◆ **Problem to solve**
Copy word for word the stretch of items from the line containing "Is [557,336] closer" through the end of the items.

===== Data lines

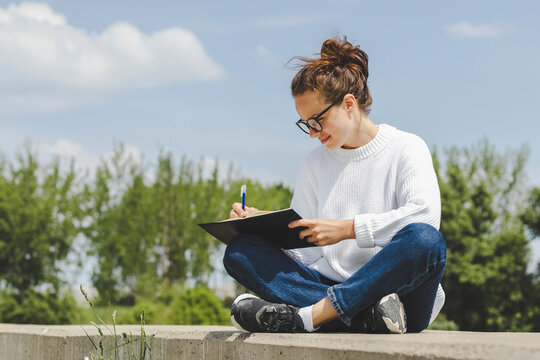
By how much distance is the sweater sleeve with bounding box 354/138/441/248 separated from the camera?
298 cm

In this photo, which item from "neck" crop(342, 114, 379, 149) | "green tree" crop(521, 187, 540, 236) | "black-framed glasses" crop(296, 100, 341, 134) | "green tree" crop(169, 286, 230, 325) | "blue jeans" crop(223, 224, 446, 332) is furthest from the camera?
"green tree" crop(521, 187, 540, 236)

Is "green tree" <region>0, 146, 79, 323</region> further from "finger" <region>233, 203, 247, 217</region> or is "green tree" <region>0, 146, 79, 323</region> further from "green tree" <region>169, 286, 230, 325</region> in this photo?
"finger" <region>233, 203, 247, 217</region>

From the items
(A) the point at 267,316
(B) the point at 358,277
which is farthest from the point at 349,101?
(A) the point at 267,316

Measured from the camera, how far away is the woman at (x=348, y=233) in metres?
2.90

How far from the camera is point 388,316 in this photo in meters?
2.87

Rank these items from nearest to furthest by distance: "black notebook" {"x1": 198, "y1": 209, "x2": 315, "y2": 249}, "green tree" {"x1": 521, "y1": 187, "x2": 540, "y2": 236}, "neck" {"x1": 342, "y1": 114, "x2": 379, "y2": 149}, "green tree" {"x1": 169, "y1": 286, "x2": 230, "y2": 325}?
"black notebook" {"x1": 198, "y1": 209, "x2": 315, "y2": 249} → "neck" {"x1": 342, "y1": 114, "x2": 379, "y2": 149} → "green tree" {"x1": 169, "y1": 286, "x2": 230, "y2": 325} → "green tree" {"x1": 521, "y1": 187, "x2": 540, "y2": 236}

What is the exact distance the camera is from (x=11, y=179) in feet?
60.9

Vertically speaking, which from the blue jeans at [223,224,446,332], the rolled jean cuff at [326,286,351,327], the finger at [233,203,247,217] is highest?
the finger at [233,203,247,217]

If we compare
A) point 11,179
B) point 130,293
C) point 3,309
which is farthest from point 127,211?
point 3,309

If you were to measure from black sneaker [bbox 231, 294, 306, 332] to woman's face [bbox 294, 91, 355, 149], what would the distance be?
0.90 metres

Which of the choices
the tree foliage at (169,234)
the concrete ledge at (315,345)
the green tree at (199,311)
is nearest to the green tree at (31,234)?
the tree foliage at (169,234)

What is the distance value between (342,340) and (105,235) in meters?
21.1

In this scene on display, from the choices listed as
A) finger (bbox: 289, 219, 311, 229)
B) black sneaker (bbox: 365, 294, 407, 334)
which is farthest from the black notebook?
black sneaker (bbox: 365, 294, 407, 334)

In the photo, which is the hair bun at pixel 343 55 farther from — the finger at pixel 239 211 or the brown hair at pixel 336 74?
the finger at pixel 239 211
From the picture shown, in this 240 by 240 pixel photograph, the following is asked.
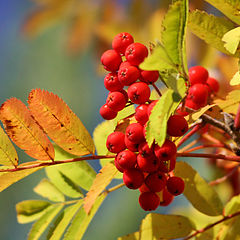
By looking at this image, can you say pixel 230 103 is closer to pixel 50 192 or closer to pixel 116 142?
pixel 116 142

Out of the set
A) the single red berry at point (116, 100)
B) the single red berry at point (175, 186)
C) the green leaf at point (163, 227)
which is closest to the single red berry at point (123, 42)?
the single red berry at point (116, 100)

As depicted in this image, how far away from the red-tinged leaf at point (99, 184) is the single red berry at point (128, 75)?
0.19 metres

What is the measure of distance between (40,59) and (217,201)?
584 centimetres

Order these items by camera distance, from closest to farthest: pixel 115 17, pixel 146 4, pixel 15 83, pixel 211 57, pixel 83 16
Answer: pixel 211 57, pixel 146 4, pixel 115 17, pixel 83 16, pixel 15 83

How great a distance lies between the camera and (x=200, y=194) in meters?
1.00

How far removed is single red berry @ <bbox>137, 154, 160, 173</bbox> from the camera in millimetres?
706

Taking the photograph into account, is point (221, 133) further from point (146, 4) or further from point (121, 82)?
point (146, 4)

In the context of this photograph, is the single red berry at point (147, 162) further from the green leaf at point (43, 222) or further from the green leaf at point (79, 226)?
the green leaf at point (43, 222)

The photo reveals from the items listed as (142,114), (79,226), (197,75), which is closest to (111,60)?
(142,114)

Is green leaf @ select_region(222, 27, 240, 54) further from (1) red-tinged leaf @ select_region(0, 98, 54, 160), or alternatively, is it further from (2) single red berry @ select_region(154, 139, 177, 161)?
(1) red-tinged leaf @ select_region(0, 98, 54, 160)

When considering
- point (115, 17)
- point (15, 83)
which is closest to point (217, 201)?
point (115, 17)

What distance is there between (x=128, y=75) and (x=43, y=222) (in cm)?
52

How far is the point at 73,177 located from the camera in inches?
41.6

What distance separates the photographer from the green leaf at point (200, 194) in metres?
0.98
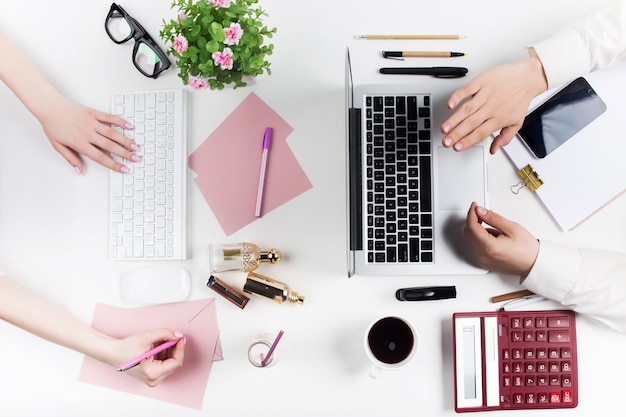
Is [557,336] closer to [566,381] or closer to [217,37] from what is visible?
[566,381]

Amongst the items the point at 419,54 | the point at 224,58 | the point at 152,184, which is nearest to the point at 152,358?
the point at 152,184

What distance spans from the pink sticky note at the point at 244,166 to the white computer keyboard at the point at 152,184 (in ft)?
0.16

==========

◆ **Final answer**
Is [557,336] closer to [566,381] or closer to [217,37] from what is visible?
[566,381]

Amongst the items the point at 419,54 | the point at 224,58 | the point at 152,184, which is nearest to the point at 152,358?
the point at 152,184

What distance spans from the pink sticky note at the point at 244,166 to the white computer keyboard at the point at 152,184 (in ft)?
0.16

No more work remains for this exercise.